Razzien bei Fahrschulen

60 Ermittler durchsuchten 17 Objekte in Bonn wegen Verdachts auf Großbetrug mit Führerscheinen

Bonn. Zahlreiche türkische Führerschein-Anwärter warteten am Mittwoch zwar nicht umsonst, aber vergebens auf ihren Fahrprüfer vom TÜV. Ihre Fahrprüfung fiel ersatzlos aus, denn für den Mann interessierten sich Polizei, Staatsanwaltschaft und Steuerbehörden.

Und nicht nur für den TÜV-Mitarbeiter: Auf der Spur eines großangelegten Steuerbetrugs mit Führerscheinen für türkische Mitbürger durchsuchten am Mittwochmorgen 60 Ermittler zeitgleich 17 Geschäfts- und Privaträume, darunter fünf Fahrschulen in Bonn und Umgebung.

Im Mittelpunkt des Interesses: fünf verdächtige Personen - ein Fahrschulbesitzer, besagter TÜV-Fahrprüfer und die drei Inhaber einer angeblichen Fahrschule, jedoch ohne Lizenz, in Bonn - gebürtige Türken, und zwar Vater, Mutter und Sohn.

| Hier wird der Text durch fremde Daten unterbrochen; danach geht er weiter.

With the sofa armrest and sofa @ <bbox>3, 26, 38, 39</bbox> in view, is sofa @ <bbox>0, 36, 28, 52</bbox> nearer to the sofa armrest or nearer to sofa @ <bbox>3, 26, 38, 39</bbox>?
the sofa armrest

Die drei gelten nach Ermittlerangaben als Dreh- und Angelpunkt des vermuteten Betrugsmanövers mit einem Schaden, den die Steuerfahnder mit einer halben Million Euro angeben.

Wie der Sprecher der Bonner Staatsanwaltschaft, Fred Apostel, auf Anfrage bestätigte, war die Masche so einfach wie wirkungsvoll: Die sogenannte "Führerscheinfahrschule" aus Bonn warb auch in der in Deutschland erscheinenden türkischen Zeitung "Hürriyet" damit, Führerscheine in drei bis zehn Tagen beschaffen zu können, auch für problematische Fälle.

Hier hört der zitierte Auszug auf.